What is Fast Fashion?
By Aleen R.
Our generation is one of the most socially and environmentally conscious individuals to take the stage as leaders and activists. Teenagers like Greta Thunberg are the face of movements for sustainability regarding our Earth and how it’s being used and treated. Despite this, our generation is also one of the major contributors to a harmful industry that is connected to the climate crisis and unethical labor practices. The culprit behind the pollution of our oceans and alarming excess in landfills isn’t what we use to enjoy the latest Starbucks drink or fuel our trip to the next popular concert: it’s in our closet.

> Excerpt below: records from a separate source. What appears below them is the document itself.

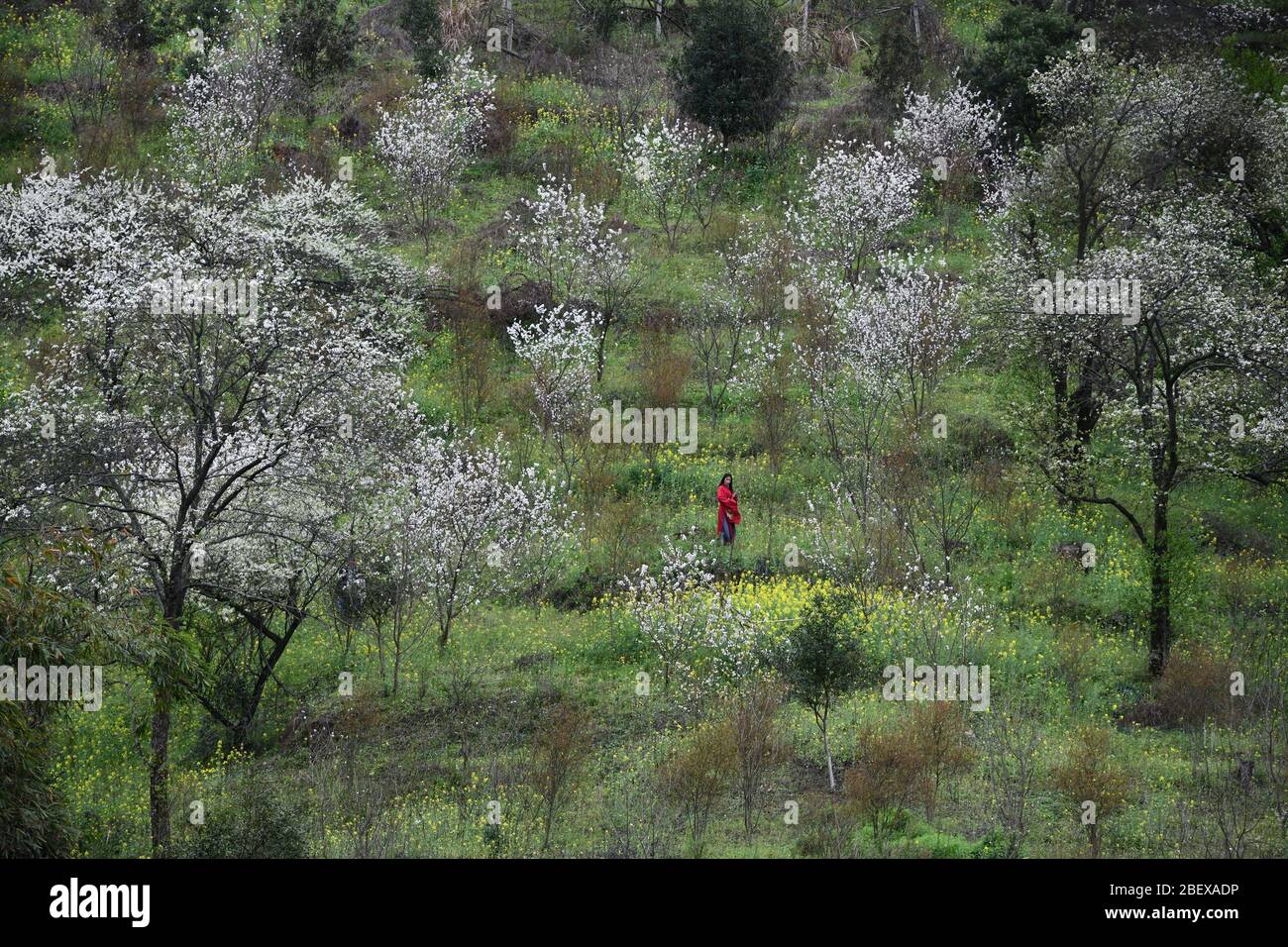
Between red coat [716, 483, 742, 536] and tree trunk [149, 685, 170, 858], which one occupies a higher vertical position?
red coat [716, 483, 742, 536]

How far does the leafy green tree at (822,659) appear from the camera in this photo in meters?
17.3

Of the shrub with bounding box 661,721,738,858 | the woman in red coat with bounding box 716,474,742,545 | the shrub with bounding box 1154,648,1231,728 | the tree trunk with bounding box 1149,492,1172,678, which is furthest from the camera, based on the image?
the woman in red coat with bounding box 716,474,742,545

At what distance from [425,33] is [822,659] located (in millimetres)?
26441

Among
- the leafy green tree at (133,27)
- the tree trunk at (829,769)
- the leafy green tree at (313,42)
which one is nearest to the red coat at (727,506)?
the tree trunk at (829,769)

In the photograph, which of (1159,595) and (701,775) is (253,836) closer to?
(701,775)

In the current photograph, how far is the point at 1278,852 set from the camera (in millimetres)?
15398

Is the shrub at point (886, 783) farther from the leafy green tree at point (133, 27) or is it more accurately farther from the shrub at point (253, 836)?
the leafy green tree at point (133, 27)

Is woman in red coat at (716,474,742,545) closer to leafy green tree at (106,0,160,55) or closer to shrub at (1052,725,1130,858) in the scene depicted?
shrub at (1052,725,1130,858)

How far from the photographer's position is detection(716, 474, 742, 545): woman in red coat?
A: 78.6ft

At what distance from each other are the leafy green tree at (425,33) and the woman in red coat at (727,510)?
18455 mm

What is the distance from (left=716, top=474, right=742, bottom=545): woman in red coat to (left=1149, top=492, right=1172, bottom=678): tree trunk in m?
Answer: 6.60

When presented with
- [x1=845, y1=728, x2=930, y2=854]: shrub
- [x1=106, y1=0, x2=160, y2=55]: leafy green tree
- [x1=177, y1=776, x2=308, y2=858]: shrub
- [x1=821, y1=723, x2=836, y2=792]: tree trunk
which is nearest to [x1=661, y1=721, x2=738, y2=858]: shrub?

Fast Fashion is exactly how it sounds. Trends and fads come in and out within nights. What’s cool today isn’t tomorrow. The fashion industry has responded with stores that can cheaply and quickly produce the most recent styles on a weekly basis, leading to a need for an even faster system of mass production and an ever cheaper deal. While this increases competition between brands and can benefit the consumer by offering a wider variety of products, it’s also led to labor abuses and a negative environmental impact. For example, some of the chemicals used to dye our clothing are actually incredibly toxic and carcinogenic, as well as a major source of water pollution and birth defects. Textile waste, including the shedding of microfibers from polyester, is increasing the amount of plastic in our oceans and affecting the aquatic life. Greenhouse gas emissions and CO2 is being released into the air at an alarming rate. The use of sweatshops, child labor, and other inhumane practices are specifically devastating the third-world countries which are targeted for outsourcing as there are typically less laws in place to protect individuals from being exploited and enslaved.
Some of the main players in Fast Fashion are brands which intentionally target younger people, and can often be found in every mall and many teenager’s closets. These stores include Forever 21, H&M, TopShop, and Zara, but also popular online retailers like the highly advertised Fashion Nova or affordable Romwe and Shein. However, if you’re an environmentally conscious person who is looking to contribute to a greener future, you might invest in Slow Fashion brands like Alternative Apparel, Reformation, Patagonia, PACT and Everlane. These brands encourage you to buy better and buy less. Instead of purchasing an array of poorly made tops that might only last a few washes before beginning to fade or fall apart, they suggest investing in one high-quality, ethically made top, which you’ll use for a longer time. Another way to decrease textile waste is to recycle and donate your old or unwanted clothing. You might also consider purchasing an energy efficient washing machine and avoid dry cleaning. There are plenty of ways to make small changes which will have a big impact.
The youth have always been at the front-lines when it comes to calls for social change, but our generation is making history in our contribution to the fight against the environmental crisis. While some can attend protests and sit-ins against the harm of our planet, we can all make the choice to educate ourselves on the impact that our fashion has on the oceans, air, and land. Better yet, we can be more conscious when it comes to who we purchase our clothing from and how it was produced. You can do your part by considering ethical, sustainable clothing and getting your friends and family to do the same.